Stars like Porter, who strutted the red carpet in a “tuxedo gown” by the designer Christian Siriano, are using fashion to show one route forward for the Academy Awards.
Whenever friends tell me they are feeling blue, I tell them to take a weekend, stock up on cold seltzer, and binge “Pose.” The show, which aired on FX last year, takes place in the spangled, sparkling demimonde of the New York drag-ball scene in the nineteen-eighties, where glamour met house music met vibrant queer expression met a hot-glue gun and a prayer. The show is a Funfetti cake of visual pleasure, and one of the highlights is Billy Porter, who plays the ballroom m.c. Pray Tell, barking orders from the stage in neon-green suits and enormous fedoras. Porter, who also has had major success on Broadway (he won a Tony for playing the drag queen Lola in “Kinky Boots”), has been making the most of the press circuit for his show’s début season, working every red carpet that he has appeared on this year with a zeal and creativity that makes everyone else look drab. At the A.F.I. Awards, in January, Porter wore a floor-length gown the color of farm-fresh egg yolks beneath a golden blazer. At the Golden Globes, two days later, he wore a hot-pink cloak, displaying the garment like a bird of paradise flapping its way through a mating dance. And, at the Critics’ Choice Awards, he wore a chocolate satin suit with a comically oversized soft-peach bow at the hip, a fanciful caricature of a cummerbund.
On the Oscars red carpet, on Sunday night, Porter managed to outdo himself yet again. He wore a “tuxedo gown” by the designer and “Project Runway” winner Christian Siriano, a sumptuous collision of butch-femme aesthetics. The top half of the outfit fit like a traditional men’s tuxedo, in plush black velvet, with oversized satin lapels; the bottom half, also an inky river of velvet, flared out into a massive bell skirt. His torso looked like it was smoking a cigar with a brandy, while his skirt looked like it was ready for a gothic Victorian-era coronation.
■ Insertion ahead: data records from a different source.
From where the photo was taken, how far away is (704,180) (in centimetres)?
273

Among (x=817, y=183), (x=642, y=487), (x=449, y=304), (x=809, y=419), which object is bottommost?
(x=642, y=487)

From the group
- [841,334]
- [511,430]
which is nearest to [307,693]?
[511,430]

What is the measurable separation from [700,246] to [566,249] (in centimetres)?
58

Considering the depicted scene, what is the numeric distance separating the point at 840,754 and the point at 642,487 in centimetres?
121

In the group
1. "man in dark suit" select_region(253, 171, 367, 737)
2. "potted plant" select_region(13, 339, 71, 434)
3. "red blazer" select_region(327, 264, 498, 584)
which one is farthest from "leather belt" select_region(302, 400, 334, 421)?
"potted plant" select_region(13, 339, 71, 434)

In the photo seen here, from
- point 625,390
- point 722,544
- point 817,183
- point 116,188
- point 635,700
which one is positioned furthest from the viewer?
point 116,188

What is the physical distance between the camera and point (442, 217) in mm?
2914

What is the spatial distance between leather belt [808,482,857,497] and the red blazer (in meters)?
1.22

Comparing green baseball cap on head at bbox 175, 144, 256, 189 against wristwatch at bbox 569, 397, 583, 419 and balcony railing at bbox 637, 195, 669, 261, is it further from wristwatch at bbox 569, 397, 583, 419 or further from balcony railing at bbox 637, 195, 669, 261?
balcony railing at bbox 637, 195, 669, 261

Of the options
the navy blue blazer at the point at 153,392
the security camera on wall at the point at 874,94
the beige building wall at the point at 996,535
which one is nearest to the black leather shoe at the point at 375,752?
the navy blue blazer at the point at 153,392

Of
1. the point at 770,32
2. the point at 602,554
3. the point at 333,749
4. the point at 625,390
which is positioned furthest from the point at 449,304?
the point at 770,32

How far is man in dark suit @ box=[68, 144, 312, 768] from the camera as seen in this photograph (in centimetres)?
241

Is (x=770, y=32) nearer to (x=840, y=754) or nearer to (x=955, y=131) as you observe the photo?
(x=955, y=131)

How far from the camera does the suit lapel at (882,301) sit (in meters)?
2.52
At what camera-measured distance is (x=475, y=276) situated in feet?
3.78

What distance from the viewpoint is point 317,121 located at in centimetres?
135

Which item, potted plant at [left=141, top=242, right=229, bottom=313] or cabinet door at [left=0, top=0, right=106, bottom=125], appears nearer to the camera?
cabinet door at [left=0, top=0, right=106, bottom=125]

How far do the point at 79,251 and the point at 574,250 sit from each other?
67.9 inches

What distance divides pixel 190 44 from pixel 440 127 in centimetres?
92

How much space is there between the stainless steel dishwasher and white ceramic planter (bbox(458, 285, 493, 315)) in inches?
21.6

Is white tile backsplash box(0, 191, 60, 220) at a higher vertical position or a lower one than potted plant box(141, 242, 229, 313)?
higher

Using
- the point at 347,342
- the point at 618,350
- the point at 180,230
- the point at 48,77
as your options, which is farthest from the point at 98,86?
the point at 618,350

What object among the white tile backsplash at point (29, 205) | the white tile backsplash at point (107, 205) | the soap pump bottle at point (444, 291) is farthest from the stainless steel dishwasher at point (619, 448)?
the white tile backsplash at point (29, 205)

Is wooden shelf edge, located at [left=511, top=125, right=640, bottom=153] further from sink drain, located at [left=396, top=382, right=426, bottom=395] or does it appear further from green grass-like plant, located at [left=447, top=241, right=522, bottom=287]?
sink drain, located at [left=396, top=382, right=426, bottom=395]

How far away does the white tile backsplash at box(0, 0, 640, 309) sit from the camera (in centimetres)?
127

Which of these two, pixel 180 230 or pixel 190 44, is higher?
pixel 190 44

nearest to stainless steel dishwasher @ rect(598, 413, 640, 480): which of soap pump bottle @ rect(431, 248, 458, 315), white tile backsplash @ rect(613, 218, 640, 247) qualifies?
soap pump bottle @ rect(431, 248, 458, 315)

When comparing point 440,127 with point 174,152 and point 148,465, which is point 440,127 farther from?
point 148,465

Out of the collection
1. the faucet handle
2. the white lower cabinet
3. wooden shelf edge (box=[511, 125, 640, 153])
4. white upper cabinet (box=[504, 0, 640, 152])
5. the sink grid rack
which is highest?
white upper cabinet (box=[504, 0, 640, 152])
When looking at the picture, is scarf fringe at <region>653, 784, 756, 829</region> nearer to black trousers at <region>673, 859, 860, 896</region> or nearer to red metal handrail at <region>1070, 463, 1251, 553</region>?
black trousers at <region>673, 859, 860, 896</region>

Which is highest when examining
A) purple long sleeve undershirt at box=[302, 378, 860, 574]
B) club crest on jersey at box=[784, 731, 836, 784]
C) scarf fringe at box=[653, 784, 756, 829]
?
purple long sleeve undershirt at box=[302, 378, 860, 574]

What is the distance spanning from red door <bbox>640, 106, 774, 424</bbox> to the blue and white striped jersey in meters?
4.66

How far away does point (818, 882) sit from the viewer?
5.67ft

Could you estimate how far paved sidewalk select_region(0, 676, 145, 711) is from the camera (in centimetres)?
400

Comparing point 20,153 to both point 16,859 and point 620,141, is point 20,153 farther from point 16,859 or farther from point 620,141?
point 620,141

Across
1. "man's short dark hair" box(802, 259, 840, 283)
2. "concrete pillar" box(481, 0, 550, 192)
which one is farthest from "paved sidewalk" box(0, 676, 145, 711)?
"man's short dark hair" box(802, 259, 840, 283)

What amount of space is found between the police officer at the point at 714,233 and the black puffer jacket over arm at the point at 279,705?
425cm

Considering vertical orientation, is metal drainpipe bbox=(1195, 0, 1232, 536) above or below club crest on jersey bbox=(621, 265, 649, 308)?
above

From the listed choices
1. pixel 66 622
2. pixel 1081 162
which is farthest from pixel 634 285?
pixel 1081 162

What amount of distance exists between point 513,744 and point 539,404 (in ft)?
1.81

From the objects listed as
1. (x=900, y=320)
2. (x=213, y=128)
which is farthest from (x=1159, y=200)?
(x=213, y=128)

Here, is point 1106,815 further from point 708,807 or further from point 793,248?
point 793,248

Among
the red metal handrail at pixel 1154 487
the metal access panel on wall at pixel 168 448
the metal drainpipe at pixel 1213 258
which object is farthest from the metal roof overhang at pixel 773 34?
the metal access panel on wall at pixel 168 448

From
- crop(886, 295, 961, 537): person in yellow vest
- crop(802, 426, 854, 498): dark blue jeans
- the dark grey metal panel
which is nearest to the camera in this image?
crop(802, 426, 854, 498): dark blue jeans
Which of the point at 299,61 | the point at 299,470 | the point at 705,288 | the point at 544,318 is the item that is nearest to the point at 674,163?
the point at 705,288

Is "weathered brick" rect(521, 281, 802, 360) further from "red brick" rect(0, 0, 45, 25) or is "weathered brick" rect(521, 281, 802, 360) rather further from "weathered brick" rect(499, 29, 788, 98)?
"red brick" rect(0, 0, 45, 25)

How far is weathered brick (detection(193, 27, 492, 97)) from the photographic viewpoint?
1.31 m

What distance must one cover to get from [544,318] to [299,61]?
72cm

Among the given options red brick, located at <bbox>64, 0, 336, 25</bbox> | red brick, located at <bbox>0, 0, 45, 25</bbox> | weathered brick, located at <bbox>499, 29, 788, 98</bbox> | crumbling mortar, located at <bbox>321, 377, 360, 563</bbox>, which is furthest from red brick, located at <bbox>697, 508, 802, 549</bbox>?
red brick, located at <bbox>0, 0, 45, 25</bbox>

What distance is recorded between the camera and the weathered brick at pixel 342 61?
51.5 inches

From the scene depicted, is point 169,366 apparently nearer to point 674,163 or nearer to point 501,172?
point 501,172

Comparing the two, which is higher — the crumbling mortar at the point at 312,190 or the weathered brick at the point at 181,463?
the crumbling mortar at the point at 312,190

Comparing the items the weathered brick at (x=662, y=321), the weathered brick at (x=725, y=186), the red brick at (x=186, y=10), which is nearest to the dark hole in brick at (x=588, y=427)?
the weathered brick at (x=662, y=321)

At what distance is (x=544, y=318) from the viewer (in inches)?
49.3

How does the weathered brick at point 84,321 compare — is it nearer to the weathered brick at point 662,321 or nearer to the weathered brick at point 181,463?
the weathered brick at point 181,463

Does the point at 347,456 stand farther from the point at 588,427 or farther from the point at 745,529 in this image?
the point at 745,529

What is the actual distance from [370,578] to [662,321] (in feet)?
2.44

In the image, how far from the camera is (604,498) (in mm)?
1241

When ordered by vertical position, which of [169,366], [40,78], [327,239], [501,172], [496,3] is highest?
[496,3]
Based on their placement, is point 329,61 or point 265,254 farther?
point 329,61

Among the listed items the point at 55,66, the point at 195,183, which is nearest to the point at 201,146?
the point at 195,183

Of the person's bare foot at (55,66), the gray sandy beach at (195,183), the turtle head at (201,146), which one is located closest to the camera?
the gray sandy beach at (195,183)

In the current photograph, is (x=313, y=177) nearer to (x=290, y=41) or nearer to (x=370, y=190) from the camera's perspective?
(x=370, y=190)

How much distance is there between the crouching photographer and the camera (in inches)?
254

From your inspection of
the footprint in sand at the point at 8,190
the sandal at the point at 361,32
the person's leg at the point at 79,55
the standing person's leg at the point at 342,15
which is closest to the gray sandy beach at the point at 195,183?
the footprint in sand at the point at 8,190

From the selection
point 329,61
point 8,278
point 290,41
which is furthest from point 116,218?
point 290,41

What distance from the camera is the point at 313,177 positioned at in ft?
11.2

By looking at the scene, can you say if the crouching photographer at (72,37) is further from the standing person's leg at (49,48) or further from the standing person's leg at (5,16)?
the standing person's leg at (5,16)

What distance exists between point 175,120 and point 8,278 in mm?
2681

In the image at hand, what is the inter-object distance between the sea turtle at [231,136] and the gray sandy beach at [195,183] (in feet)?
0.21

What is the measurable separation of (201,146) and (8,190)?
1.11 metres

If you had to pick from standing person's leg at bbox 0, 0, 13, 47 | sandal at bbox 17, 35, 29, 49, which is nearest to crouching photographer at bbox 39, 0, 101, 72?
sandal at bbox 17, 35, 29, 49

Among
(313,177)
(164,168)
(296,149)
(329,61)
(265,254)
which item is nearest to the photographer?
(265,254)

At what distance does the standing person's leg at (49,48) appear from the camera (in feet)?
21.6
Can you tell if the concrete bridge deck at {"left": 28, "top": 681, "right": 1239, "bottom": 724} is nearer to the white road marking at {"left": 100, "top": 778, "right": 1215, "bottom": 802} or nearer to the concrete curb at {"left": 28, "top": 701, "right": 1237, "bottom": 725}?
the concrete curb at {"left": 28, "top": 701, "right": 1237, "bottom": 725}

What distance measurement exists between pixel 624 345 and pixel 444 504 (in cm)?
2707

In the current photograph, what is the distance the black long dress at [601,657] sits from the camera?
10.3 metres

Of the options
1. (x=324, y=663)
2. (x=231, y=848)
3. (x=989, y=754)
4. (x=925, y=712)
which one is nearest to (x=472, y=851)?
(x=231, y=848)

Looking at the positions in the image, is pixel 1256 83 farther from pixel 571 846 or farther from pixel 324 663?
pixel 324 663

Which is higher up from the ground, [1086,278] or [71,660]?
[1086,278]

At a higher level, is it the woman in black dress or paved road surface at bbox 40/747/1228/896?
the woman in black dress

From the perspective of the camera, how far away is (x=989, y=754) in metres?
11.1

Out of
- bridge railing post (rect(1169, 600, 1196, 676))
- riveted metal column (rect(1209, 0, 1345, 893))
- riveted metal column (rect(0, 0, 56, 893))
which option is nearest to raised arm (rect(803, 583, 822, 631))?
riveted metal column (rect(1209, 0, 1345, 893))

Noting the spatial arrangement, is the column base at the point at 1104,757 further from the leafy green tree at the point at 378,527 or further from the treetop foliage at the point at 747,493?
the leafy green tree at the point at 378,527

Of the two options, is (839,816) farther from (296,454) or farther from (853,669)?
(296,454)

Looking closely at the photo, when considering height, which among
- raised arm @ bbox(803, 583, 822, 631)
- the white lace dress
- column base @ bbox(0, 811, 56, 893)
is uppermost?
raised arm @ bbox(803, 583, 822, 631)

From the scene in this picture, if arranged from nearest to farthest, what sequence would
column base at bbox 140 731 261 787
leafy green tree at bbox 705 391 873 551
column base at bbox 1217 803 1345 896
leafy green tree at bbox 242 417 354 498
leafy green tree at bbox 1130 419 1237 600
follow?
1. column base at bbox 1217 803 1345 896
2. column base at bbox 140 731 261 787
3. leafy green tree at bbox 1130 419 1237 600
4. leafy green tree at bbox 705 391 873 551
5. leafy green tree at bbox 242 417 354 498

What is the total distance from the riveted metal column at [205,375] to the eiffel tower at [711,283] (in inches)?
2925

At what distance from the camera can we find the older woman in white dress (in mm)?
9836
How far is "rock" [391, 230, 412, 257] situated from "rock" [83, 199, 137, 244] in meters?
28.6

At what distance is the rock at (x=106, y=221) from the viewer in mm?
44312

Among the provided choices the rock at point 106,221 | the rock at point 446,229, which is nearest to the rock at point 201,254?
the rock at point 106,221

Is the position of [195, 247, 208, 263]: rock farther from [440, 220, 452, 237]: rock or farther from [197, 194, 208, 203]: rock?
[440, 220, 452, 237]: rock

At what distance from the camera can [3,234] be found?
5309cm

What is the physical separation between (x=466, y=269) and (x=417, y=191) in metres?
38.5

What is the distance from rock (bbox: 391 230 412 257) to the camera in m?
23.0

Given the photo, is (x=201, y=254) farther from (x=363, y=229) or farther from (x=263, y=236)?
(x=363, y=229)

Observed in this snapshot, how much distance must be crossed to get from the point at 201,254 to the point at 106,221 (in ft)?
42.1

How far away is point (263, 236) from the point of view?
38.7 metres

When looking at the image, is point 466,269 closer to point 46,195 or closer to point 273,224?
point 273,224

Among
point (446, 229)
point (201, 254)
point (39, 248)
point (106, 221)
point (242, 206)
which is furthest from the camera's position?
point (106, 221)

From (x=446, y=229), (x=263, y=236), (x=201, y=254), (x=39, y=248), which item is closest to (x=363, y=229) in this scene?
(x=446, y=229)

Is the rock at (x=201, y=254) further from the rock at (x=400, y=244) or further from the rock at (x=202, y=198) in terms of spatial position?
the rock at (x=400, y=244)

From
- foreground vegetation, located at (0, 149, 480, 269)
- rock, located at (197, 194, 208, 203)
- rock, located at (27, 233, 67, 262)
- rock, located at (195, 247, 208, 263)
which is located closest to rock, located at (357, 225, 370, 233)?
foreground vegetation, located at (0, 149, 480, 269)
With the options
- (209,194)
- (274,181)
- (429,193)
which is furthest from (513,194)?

Porter, who interviewed celebrities on the red carpet as part of ABC’s pre-show special, was one of the first people to arrive, and his dramatic look felt like a dare to everyone who would follow.
In his red-carpet work, Siriano has made a concerted effort to dress queer artists, plus-size bodies, and women of color, offering celebrities who have felt ignored or excluded from the world of high fashion a chance to drape themselves in old-Hollywood glamour. In 2016, the actress Leslie Jones tweeted that no designers wanted to dress her for the premier of “Ghostbusters.” Siriano came to the rescue, and Jones’s off-the-shoulder red gown became a coveted item—“we sold hundreds of that red gown,” Siriano later said.
In a piece for Vogue about his Oscars outfit, Porter recalled approaching Siriano at the after-party for the designer’s most recent fashion show. He had learned that he’d be hosting a pre-Oscars show for ABC, and he asked Siriano if he’d make him a gown. (Siriano’s response: “AAAAA-BSOLUTELY.”) Porter wrote that he wanted to wear the gown in order to play with the gender binary, to melt the lines between masculine and feminine that red-carpet conventions tend to reinforce. “My goal is to be a walking piece of political art every time I show up. To challenge expectations. What is masculinity? What does that mean?” Porter’s outfit set a tone for the evening. So much of the history of the Oscars is about good behavior: wearing tasteful, elegant gowns, thanking the right people when you graciously accept your statuette. But, as Richard Brody wrote, in a piece sharing his awards predictions, as long as the Oscars remains a “stodgy, sometimes shticky, backward-looking self-celebration of a wealthy, and mostly white and male, industry,” it will be at risk of becoming irrelevant in a changing world. Stars like Porter, who strutted the red carpet as assistants helped fluff out the hemline of his skirt, are using fashion to show one route forward for the festivities. “People are going to be really uncomfortable with my black ass in a ball gown,” he wrote. “But it’s not anybody’s business but mine.”